When storage stumbles¶
If Redis hiccups, you must decide whether to block traffic or let it through.
RateLimitRule accepts on_storage_error:
from velocipy.limiter import StorageErrorAction
SAFEGUARD = RateLimitRule(
name="critical",
limit=100,
window=60,
on_storage_error=StorageErrorAction.DENY,
)
| Action | Behavior |
|---|---|
ALLOW (default) |
Fail open. The request proceeds as if no limit existed. |
DENY |
Fail closed. Returns 503 Service Unavailable. |
Use DENY for sensitive endpoints where an unavailable counter is safer than
an unenforced one.
Scaling the pack: Redis storage¶
MemoryStorage only sees one process. When you run multiple workers, use
RedisStorage. It runs atomic Lua scripts for every algorithm, so the count
stays consistent across the whole pack.
from collections.abc import AsyncIterator
from contextlib import asynccontextmanager
from velocipy import VelociPy
from velocipy.limiter.storage import RedisStorage
@asynccontextmanager
async def lifespan(app: VelociPy) -> AsyncIterator[None]:
yield
await limiter.close()
redis_storage = RedisStorage(url="redis://localhost")

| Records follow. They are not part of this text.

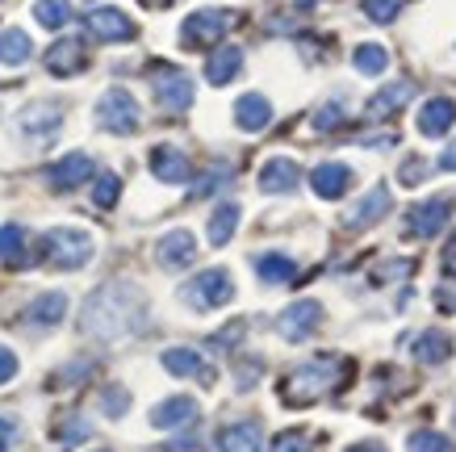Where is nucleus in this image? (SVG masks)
<instances>
[{"mask_svg": "<svg viewBox=\"0 0 456 452\" xmlns=\"http://www.w3.org/2000/svg\"><path fill=\"white\" fill-rule=\"evenodd\" d=\"M197 419V402L193 398H184V394H176V398H167V402H159L151 411V427H184V423H193Z\"/></svg>", "mask_w": 456, "mask_h": 452, "instance_id": "nucleus-23", "label": "nucleus"}, {"mask_svg": "<svg viewBox=\"0 0 456 452\" xmlns=\"http://www.w3.org/2000/svg\"><path fill=\"white\" fill-rule=\"evenodd\" d=\"M452 218V201L448 197H431V201H419V206L406 210V234L411 239H431L440 234Z\"/></svg>", "mask_w": 456, "mask_h": 452, "instance_id": "nucleus-8", "label": "nucleus"}, {"mask_svg": "<svg viewBox=\"0 0 456 452\" xmlns=\"http://www.w3.org/2000/svg\"><path fill=\"white\" fill-rule=\"evenodd\" d=\"M428 172H431L428 164H402L398 180H402V185H415V180H423V177H428Z\"/></svg>", "mask_w": 456, "mask_h": 452, "instance_id": "nucleus-44", "label": "nucleus"}, {"mask_svg": "<svg viewBox=\"0 0 456 452\" xmlns=\"http://www.w3.org/2000/svg\"><path fill=\"white\" fill-rule=\"evenodd\" d=\"M235 226H239V206L235 201H222V206L214 210V218H209V243L226 247L231 234H235Z\"/></svg>", "mask_w": 456, "mask_h": 452, "instance_id": "nucleus-30", "label": "nucleus"}, {"mask_svg": "<svg viewBox=\"0 0 456 452\" xmlns=\"http://www.w3.org/2000/svg\"><path fill=\"white\" fill-rule=\"evenodd\" d=\"M322 323V306L318 301H293V306H285L277 318V331L285 335L289 343H302L314 335V327Z\"/></svg>", "mask_w": 456, "mask_h": 452, "instance_id": "nucleus-9", "label": "nucleus"}, {"mask_svg": "<svg viewBox=\"0 0 456 452\" xmlns=\"http://www.w3.org/2000/svg\"><path fill=\"white\" fill-rule=\"evenodd\" d=\"M406 448L411 452H452L456 444L448 436H440V431H415V436L406 440Z\"/></svg>", "mask_w": 456, "mask_h": 452, "instance_id": "nucleus-34", "label": "nucleus"}, {"mask_svg": "<svg viewBox=\"0 0 456 452\" xmlns=\"http://www.w3.org/2000/svg\"><path fill=\"white\" fill-rule=\"evenodd\" d=\"M155 260L164 264V268H189L197 260V239L189 231H167L159 243H155Z\"/></svg>", "mask_w": 456, "mask_h": 452, "instance_id": "nucleus-11", "label": "nucleus"}, {"mask_svg": "<svg viewBox=\"0 0 456 452\" xmlns=\"http://www.w3.org/2000/svg\"><path fill=\"white\" fill-rule=\"evenodd\" d=\"M452 122H456V101H452V96H431L428 105L419 110V130H423L428 138L448 135V130H452Z\"/></svg>", "mask_w": 456, "mask_h": 452, "instance_id": "nucleus-17", "label": "nucleus"}, {"mask_svg": "<svg viewBox=\"0 0 456 452\" xmlns=\"http://www.w3.org/2000/svg\"><path fill=\"white\" fill-rule=\"evenodd\" d=\"M231 26H235V13H226V9H197V13L184 17L180 42H184L189 51H201V46H214L218 38H226Z\"/></svg>", "mask_w": 456, "mask_h": 452, "instance_id": "nucleus-5", "label": "nucleus"}, {"mask_svg": "<svg viewBox=\"0 0 456 452\" xmlns=\"http://www.w3.org/2000/svg\"><path fill=\"white\" fill-rule=\"evenodd\" d=\"M34 17H38V26H46V29H63L71 21V4L68 0H38V4H34Z\"/></svg>", "mask_w": 456, "mask_h": 452, "instance_id": "nucleus-32", "label": "nucleus"}, {"mask_svg": "<svg viewBox=\"0 0 456 452\" xmlns=\"http://www.w3.org/2000/svg\"><path fill=\"white\" fill-rule=\"evenodd\" d=\"M13 440H17V419L13 415H0V452L9 448Z\"/></svg>", "mask_w": 456, "mask_h": 452, "instance_id": "nucleus-43", "label": "nucleus"}, {"mask_svg": "<svg viewBox=\"0 0 456 452\" xmlns=\"http://www.w3.org/2000/svg\"><path fill=\"white\" fill-rule=\"evenodd\" d=\"M452 357V340L444 335V331H423L415 340V360H423V365H440V360Z\"/></svg>", "mask_w": 456, "mask_h": 452, "instance_id": "nucleus-28", "label": "nucleus"}, {"mask_svg": "<svg viewBox=\"0 0 456 452\" xmlns=\"http://www.w3.org/2000/svg\"><path fill=\"white\" fill-rule=\"evenodd\" d=\"M398 13H402V0H364V17H369V21H377V26L394 21Z\"/></svg>", "mask_w": 456, "mask_h": 452, "instance_id": "nucleus-36", "label": "nucleus"}, {"mask_svg": "<svg viewBox=\"0 0 456 452\" xmlns=\"http://www.w3.org/2000/svg\"><path fill=\"white\" fill-rule=\"evenodd\" d=\"M386 210H389V193H386V185H377L373 193H364L356 206L344 214V226L347 231H364V226H373L377 218H386Z\"/></svg>", "mask_w": 456, "mask_h": 452, "instance_id": "nucleus-13", "label": "nucleus"}, {"mask_svg": "<svg viewBox=\"0 0 456 452\" xmlns=\"http://www.w3.org/2000/svg\"><path fill=\"white\" fill-rule=\"evenodd\" d=\"M59 122H63V105L59 101H34V105L17 113V126L26 135H55Z\"/></svg>", "mask_w": 456, "mask_h": 452, "instance_id": "nucleus-15", "label": "nucleus"}, {"mask_svg": "<svg viewBox=\"0 0 456 452\" xmlns=\"http://www.w3.org/2000/svg\"><path fill=\"white\" fill-rule=\"evenodd\" d=\"M118 189H122V180L113 177V172H101V177H97V189H93V201H97L101 210L118 206Z\"/></svg>", "mask_w": 456, "mask_h": 452, "instance_id": "nucleus-35", "label": "nucleus"}, {"mask_svg": "<svg viewBox=\"0 0 456 452\" xmlns=\"http://www.w3.org/2000/svg\"><path fill=\"white\" fill-rule=\"evenodd\" d=\"M189 160H184V151L176 147H155L151 151V177L164 180V185H180V180H189Z\"/></svg>", "mask_w": 456, "mask_h": 452, "instance_id": "nucleus-21", "label": "nucleus"}, {"mask_svg": "<svg viewBox=\"0 0 456 452\" xmlns=\"http://www.w3.org/2000/svg\"><path fill=\"white\" fill-rule=\"evenodd\" d=\"M218 448L222 452H260V423H256V419H243V423L222 427Z\"/></svg>", "mask_w": 456, "mask_h": 452, "instance_id": "nucleus-24", "label": "nucleus"}, {"mask_svg": "<svg viewBox=\"0 0 456 452\" xmlns=\"http://www.w3.org/2000/svg\"><path fill=\"white\" fill-rule=\"evenodd\" d=\"M256 273H260L264 285H285V281H293L297 264L285 251H264V256H256Z\"/></svg>", "mask_w": 456, "mask_h": 452, "instance_id": "nucleus-26", "label": "nucleus"}, {"mask_svg": "<svg viewBox=\"0 0 456 452\" xmlns=\"http://www.w3.org/2000/svg\"><path fill=\"white\" fill-rule=\"evenodd\" d=\"M411 96H415V84L411 80H398V84H389V88H381V93H373V101H369V118H373V122H381V118H394V113L402 110V105H406V101H411Z\"/></svg>", "mask_w": 456, "mask_h": 452, "instance_id": "nucleus-22", "label": "nucleus"}, {"mask_svg": "<svg viewBox=\"0 0 456 452\" xmlns=\"http://www.w3.org/2000/svg\"><path fill=\"white\" fill-rule=\"evenodd\" d=\"M344 118H347V110H344V101H339V96L322 101V105L314 110V126H318V130H339V126H344Z\"/></svg>", "mask_w": 456, "mask_h": 452, "instance_id": "nucleus-33", "label": "nucleus"}, {"mask_svg": "<svg viewBox=\"0 0 456 452\" xmlns=\"http://www.w3.org/2000/svg\"><path fill=\"white\" fill-rule=\"evenodd\" d=\"M347 452H386V444H377V440H360V444H352Z\"/></svg>", "mask_w": 456, "mask_h": 452, "instance_id": "nucleus-47", "label": "nucleus"}, {"mask_svg": "<svg viewBox=\"0 0 456 452\" xmlns=\"http://www.w3.org/2000/svg\"><path fill=\"white\" fill-rule=\"evenodd\" d=\"M440 172H456V138L448 143V151L440 155Z\"/></svg>", "mask_w": 456, "mask_h": 452, "instance_id": "nucleus-45", "label": "nucleus"}, {"mask_svg": "<svg viewBox=\"0 0 456 452\" xmlns=\"http://www.w3.org/2000/svg\"><path fill=\"white\" fill-rule=\"evenodd\" d=\"M55 436L63 440V444H80V440H88V436H93V427L84 423L80 415H71V419H63V427H59Z\"/></svg>", "mask_w": 456, "mask_h": 452, "instance_id": "nucleus-39", "label": "nucleus"}, {"mask_svg": "<svg viewBox=\"0 0 456 452\" xmlns=\"http://www.w3.org/2000/svg\"><path fill=\"white\" fill-rule=\"evenodd\" d=\"M239 68H243V51H239V46H222V51H214V55L206 59V80L231 84L239 76Z\"/></svg>", "mask_w": 456, "mask_h": 452, "instance_id": "nucleus-25", "label": "nucleus"}, {"mask_svg": "<svg viewBox=\"0 0 456 452\" xmlns=\"http://www.w3.org/2000/svg\"><path fill=\"white\" fill-rule=\"evenodd\" d=\"M68 315V298L59 293V289H51V293H38L34 298V306H29V323H38V327H55L59 318Z\"/></svg>", "mask_w": 456, "mask_h": 452, "instance_id": "nucleus-27", "label": "nucleus"}, {"mask_svg": "<svg viewBox=\"0 0 456 452\" xmlns=\"http://www.w3.org/2000/svg\"><path fill=\"white\" fill-rule=\"evenodd\" d=\"M235 122H239V130L260 135L264 126L273 122V105H268V96H264V93H243L235 101Z\"/></svg>", "mask_w": 456, "mask_h": 452, "instance_id": "nucleus-18", "label": "nucleus"}, {"mask_svg": "<svg viewBox=\"0 0 456 452\" xmlns=\"http://www.w3.org/2000/svg\"><path fill=\"white\" fill-rule=\"evenodd\" d=\"M151 88H155V101L164 105V110L180 113V110H189L193 105V80L184 76L180 68H155L151 71Z\"/></svg>", "mask_w": 456, "mask_h": 452, "instance_id": "nucleus-7", "label": "nucleus"}, {"mask_svg": "<svg viewBox=\"0 0 456 452\" xmlns=\"http://www.w3.org/2000/svg\"><path fill=\"white\" fill-rule=\"evenodd\" d=\"M13 377H17V357L9 352V348H0V385L13 382Z\"/></svg>", "mask_w": 456, "mask_h": 452, "instance_id": "nucleus-42", "label": "nucleus"}, {"mask_svg": "<svg viewBox=\"0 0 456 452\" xmlns=\"http://www.w3.org/2000/svg\"><path fill=\"white\" fill-rule=\"evenodd\" d=\"M88 177H93V160H88L84 151H71V155H63V160H59V164H51V172H46V180H51V189H55V193L80 189Z\"/></svg>", "mask_w": 456, "mask_h": 452, "instance_id": "nucleus-10", "label": "nucleus"}, {"mask_svg": "<svg viewBox=\"0 0 456 452\" xmlns=\"http://www.w3.org/2000/svg\"><path fill=\"white\" fill-rule=\"evenodd\" d=\"M293 4H297V9H310V4H314V0H293Z\"/></svg>", "mask_w": 456, "mask_h": 452, "instance_id": "nucleus-49", "label": "nucleus"}, {"mask_svg": "<svg viewBox=\"0 0 456 452\" xmlns=\"http://www.w3.org/2000/svg\"><path fill=\"white\" fill-rule=\"evenodd\" d=\"M84 68H88V51H84L80 38H63L46 51V71L51 76H76Z\"/></svg>", "mask_w": 456, "mask_h": 452, "instance_id": "nucleus-14", "label": "nucleus"}, {"mask_svg": "<svg viewBox=\"0 0 456 452\" xmlns=\"http://www.w3.org/2000/svg\"><path fill=\"white\" fill-rule=\"evenodd\" d=\"M180 298L193 310H218V306L235 298V281H231L226 268H206V273H197L189 285L180 289Z\"/></svg>", "mask_w": 456, "mask_h": 452, "instance_id": "nucleus-4", "label": "nucleus"}, {"mask_svg": "<svg viewBox=\"0 0 456 452\" xmlns=\"http://www.w3.org/2000/svg\"><path fill=\"white\" fill-rule=\"evenodd\" d=\"M347 369H352V365H347L344 357L305 360V365L285 373V382H281V402H285V407H310L318 398L335 394V390L347 382Z\"/></svg>", "mask_w": 456, "mask_h": 452, "instance_id": "nucleus-2", "label": "nucleus"}, {"mask_svg": "<svg viewBox=\"0 0 456 452\" xmlns=\"http://www.w3.org/2000/svg\"><path fill=\"white\" fill-rule=\"evenodd\" d=\"M164 369L172 373V377H197V382H206V385L214 382V369L197 357L193 348H167V352H164Z\"/></svg>", "mask_w": 456, "mask_h": 452, "instance_id": "nucleus-20", "label": "nucleus"}, {"mask_svg": "<svg viewBox=\"0 0 456 452\" xmlns=\"http://www.w3.org/2000/svg\"><path fill=\"white\" fill-rule=\"evenodd\" d=\"M297 180H302V168L293 164V160H285V155H273L260 172V189L264 193H293Z\"/></svg>", "mask_w": 456, "mask_h": 452, "instance_id": "nucleus-19", "label": "nucleus"}, {"mask_svg": "<svg viewBox=\"0 0 456 452\" xmlns=\"http://www.w3.org/2000/svg\"><path fill=\"white\" fill-rule=\"evenodd\" d=\"M444 268H448V273L456 276V234L448 239V247H444Z\"/></svg>", "mask_w": 456, "mask_h": 452, "instance_id": "nucleus-46", "label": "nucleus"}, {"mask_svg": "<svg viewBox=\"0 0 456 452\" xmlns=\"http://www.w3.org/2000/svg\"><path fill=\"white\" fill-rule=\"evenodd\" d=\"M126 407H130V394H126V390H118V385H110V390L101 394V411L113 415V419H118V415H126Z\"/></svg>", "mask_w": 456, "mask_h": 452, "instance_id": "nucleus-40", "label": "nucleus"}, {"mask_svg": "<svg viewBox=\"0 0 456 452\" xmlns=\"http://www.w3.org/2000/svg\"><path fill=\"white\" fill-rule=\"evenodd\" d=\"M352 63H356V71H364V76H381L386 63H389V51L386 46H377V42H364V46L352 51Z\"/></svg>", "mask_w": 456, "mask_h": 452, "instance_id": "nucleus-31", "label": "nucleus"}, {"mask_svg": "<svg viewBox=\"0 0 456 452\" xmlns=\"http://www.w3.org/2000/svg\"><path fill=\"white\" fill-rule=\"evenodd\" d=\"M147 9H164V4H172V0H142Z\"/></svg>", "mask_w": 456, "mask_h": 452, "instance_id": "nucleus-48", "label": "nucleus"}, {"mask_svg": "<svg viewBox=\"0 0 456 452\" xmlns=\"http://www.w3.org/2000/svg\"><path fill=\"white\" fill-rule=\"evenodd\" d=\"M42 260L51 264V268H84V264L93 260V239L76 226H51V231L42 234Z\"/></svg>", "mask_w": 456, "mask_h": 452, "instance_id": "nucleus-3", "label": "nucleus"}, {"mask_svg": "<svg viewBox=\"0 0 456 452\" xmlns=\"http://www.w3.org/2000/svg\"><path fill=\"white\" fill-rule=\"evenodd\" d=\"M310 185H314L318 197L335 201V197H344L347 185H352V168L339 164V160H327V164H318L314 172H310Z\"/></svg>", "mask_w": 456, "mask_h": 452, "instance_id": "nucleus-16", "label": "nucleus"}, {"mask_svg": "<svg viewBox=\"0 0 456 452\" xmlns=\"http://www.w3.org/2000/svg\"><path fill=\"white\" fill-rule=\"evenodd\" d=\"M88 34L101 42H130L139 29H134V21L126 13H118V9H97V13H88Z\"/></svg>", "mask_w": 456, "mask_h": 452, "instance_id": "nucleus-12", "label": "nucleus"}, {"mask_svg": "<svg viewBox=\"0 0 456 452\" xmlns=\"http://www.w3.org/2000/svg\"><path fill=\"white\" fill-rule=\"evenodd\" d=\"M29 51H34V46H29L26 29H4V34H0V63H4V68H21L29 59Z\"/></svg>", "mask_w": 456, "mask_h": 452, "instance_id": "nucleus-29", "label": "nucleus"}, {"mask_svg": "<svg viewBox=\"0 0 456 452\" xmlns=\"http://www.w3.org/2000/svg\"><path fill=\"white\" fill-rule=\"evenodd\" d=\"M21 243H26V231H21V226H0V260H17V256H21Z\"/></svg>", "mask_w": 456, "mask_h": 452, "instance_id": "nucleus-37", "label": "nucleus"}, {"mask_svg": "<svg viewBox=\"0 0 456 452\" xmlns=\"http://www.w3.org/2000/svg\"><path fill=\"white\" fill-rule=\"evenodd\" d=\"M97 122L105 126V130H113V135H134L142 122V110L126 88H110V93L97 101Z\"/></svg>", "mask_w": 456, "mask_h": 452, "instance_id": "nucleus-6", "label": "nucleus"}, {"mask_svg": "<svg viewBox=\"0 0 456 452\" xmlns=\"http://www.w3.org/2000/svg\"><path fill=\"white\" fill-rule=\"evenodd\" d=\"M436 306H440L444 315H452V310H456V285H448V281H444V285L436 289Z\"/></svg>", "mask_w": 456, "mask_h": 452, "instance_id": "nucleus-41", "label": "nucleus"}, {"mask_svg": "<svg viewBox=\"0 0 456 452\" xmlns=\"http://www.w3.org/2000/svg\"><path fill=\"white\" fill-rule=\"evenodd\" d=\"M268 452H314V444H310V436L305 431H281L277 440H273V448Z\"/></svg>", "mask_w": 456, "mask_h": 452, "instance_id": "nucleus-38", "label": "nucleus"}, {"mask_svg": "<svg viewBox=\"0 0 456 452\" xmlns=\"http://www.w3.org/2000/svg\"><path fill=\"white\" fill-rule=\"evenodd\" d=\"M142 318H147V301L134 285H126V281H113V285H101L93 298L84 301L80 310V331L84 335H93V340H126V335H134L142 327Z\"/></svg>", "mask_w": 456, "mask_h": 452, "instance_id": "nucleus-1", "label": "nucleus"}]
</instances>
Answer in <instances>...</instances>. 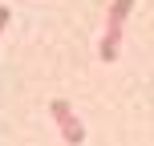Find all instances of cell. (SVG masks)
Here are the masks:
<instances>
[{"label": "cell", "instance_id": "1", "mask_svg": "<svg viewBox=\"0 0 154 146\" xmlns=\"http://www.w3.org/2000/svg\"><path fill=\"white\" fill-rule=\"evenodd\" d=\"M134 4H138V0H114L109 12H106V33H101V41H97V57L106 65L118 61V53H122V29H126V16L134 12Z\"/></svg>", "mask_w": 154, "mask_h": 146}, {"label": "cell", "instance_id": "3", "mask_svg": "<svg viewBox=\"0 0 154 146\" xmlns=\"http://www.w3.org/2000/svg\"><path fill=\"white\" fill-rule=\"evenodd\" d=\"M8 12H12V8H4V4H0V33L8 29Z\"/></svg>", "mask_w": 154, "mask_h": 146}, {"label": "cell", "instance_id": "2", "mask_svg": "<svg viewBox=\"0 0 154 146\" xmlns=\"http://www.w3.org/2000/svg\"><path fill=\"white\" fill-rule=\"evenodd\" d=\"M49 118L57 122V130H61V138L69 142V146H81L85 142V126H81V118L73 114V106L65 98H53V101H49Z\"/></svg>", "mask_w": 154, "mask_h": 146}]
</instances>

limiter = Limiter(storage=redis_storage)
app = VelociPy(lifespan=lifespan)
Close the storage
Both MemoryStorage and RedisStorage should be closed when the app shuts
down. The example above uses a lifespan context manager to do exactly that.
Without it, Redis connections may leak.
Install the Redis backend with:
Testing the fence¶
Use TestClient to verify the limiter without starting a server.
from velocipy.testing import TestClient
client = TestClient(app)
# First requests are allowed.
for _ in range(10):
response = client.get("/items", headers={"x-forwarded-for": "10.0.0.1"})
assert response.status_code == 200
# The eleventh is turned away.
response = client.get("/items", headers={"x-forwarded-for": "10.0.0.1"})
assert response.status_code == 429
assert "Retry-After" in response.headers
Isolate identifiers in tests
Give each test its own IP or user ID so one test does not drain the bucket
for another. MemoryStorage is reset per process, but tests run in the same
process can still step on each other's counters.
Full working example¶
See examples/rate_limit.py for a runnable app
that uses per-user limits, per-IP login limits, and a lifespan handler to close
the limiter cleanly.
Summary¶
| Concept | API |
|---|---|
| Limiter | Limiter(storage=...) |
| Rule | RateLimitRule(name, limit, window, cost=1, algorithm=..., on_storage_error=...) |
| Algorithm | RateLimitAlgorithm.TOKEN_BUCKET, FIXED_WINDOW, SLIDING_WINDOW |
| Dependency | Depends(rate_limit(limiter, rules=[...], identifier=...)) |
| Identifier | Any async def returning a string, often built from Request |
| Storage | MemoryStorage() or RedisStorage(url=...) |
| Storage failure | StorageErrorAction.ALLOW or DENY |
| Response on exceed | 429 Too Many Requests with Retry-After |
Rate limiting in VelociPy stays light: declare the rule, mark the prey, and let the dependency resolver do the rest. No middleware to configure, no global state to manage - just armor where you need it.